この「Juiced」は、メジャーに蔓延する薬物汚染の告発本ではない。端的に言えば、「ステロイドのすすめ」だ。カンセコ自身も、「正しい使い方をすれば、何の問題も無い」と主張している。

 この本はある意味で、非常に危険だ。何せ、実際に使用した人間がステロイドの有効性を紹介し、危険性を否定しているのだ。学者がしたり顔で説明しているのとは、説得力が違う。
 この本を読むたびに、「ステロイドは使い方さえ間違えなければ、人類に有効な薬品ではないのか」、「われわれは病気を治すためだけではなく、より健康になるため、より美しくなるため、薬やサプリメントを服用している。これらの薬やサプリメントと、ステロイドとでは、どう違うのか」、「ステロイドで競技の微妙なバランスが崩れるというのなら、みな服用すればいいではないか」と思ってしまう。まさに、カンセコの思う壺だ。

 そんな「ステロイドのすすめ」に真っ向から待ったをかけているのが、カンセコの元妻、ジェシカ・シークリーだ。彼女は、元夫の著作をもじった「Juicy」で、ステロイド・ユーザーの実態を明らかにしている。

 カンセコは1990年代、怪我に苦しむことが増えたが、それはステロイドによる影響。ジェシカは、「ステロイドで人工的に強化された筋肉に身体が耐えられなくなったため」と指摘している。
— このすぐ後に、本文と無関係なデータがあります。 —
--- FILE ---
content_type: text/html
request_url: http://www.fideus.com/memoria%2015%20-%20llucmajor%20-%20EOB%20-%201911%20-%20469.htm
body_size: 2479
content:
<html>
 副作用もあった。代表的な副作用は精神的に不安定になることで、ステロイド・ユーザーは突発的な怒り憂鬱に襲われ、ときには強烈な自殺衝動に駆られることがある。
 これはロイドレイジと呼ばれる症状で、カンセコも猜疑心が強く、私立探偵を雇ってジェシカの行動を監視させていた。
 激昂すると感情をコントロールできず、最初の妻、エッサー・ハダッドに暴力を振るったり、フリーウェイでのカーチェイスで彼女を殺しかけたことがある。
 自殺衝動にも駆られた。ジェシカが浮気で家を出た際には、カンセコはショットガンで自殺を図ろうとした。(「Juiced」では、生後数ヶ月の愛娘の泣き声で我に返ったという)

 そして男性諸氏にとって最もショックな副作用が、生殖能力の減衰だ。当時19歳だったジェシカがベッドで見たのは、メジャーリーグ級のバットと、リトルリーグ並の2個のボールだった。
 ステロイドでペニスも大きく太くなったが、睾丸は収縮。精子の多くも、死んでしまった。その結果が、不釣合いなカンセコの性器だった。


 ステロイドは、医療の現場でも使用されている。だが、それは医師の判断で、患者には正しい服用が求められる。
 自らの判断で安易に服用した際には、必ずその報いが待っているのだ。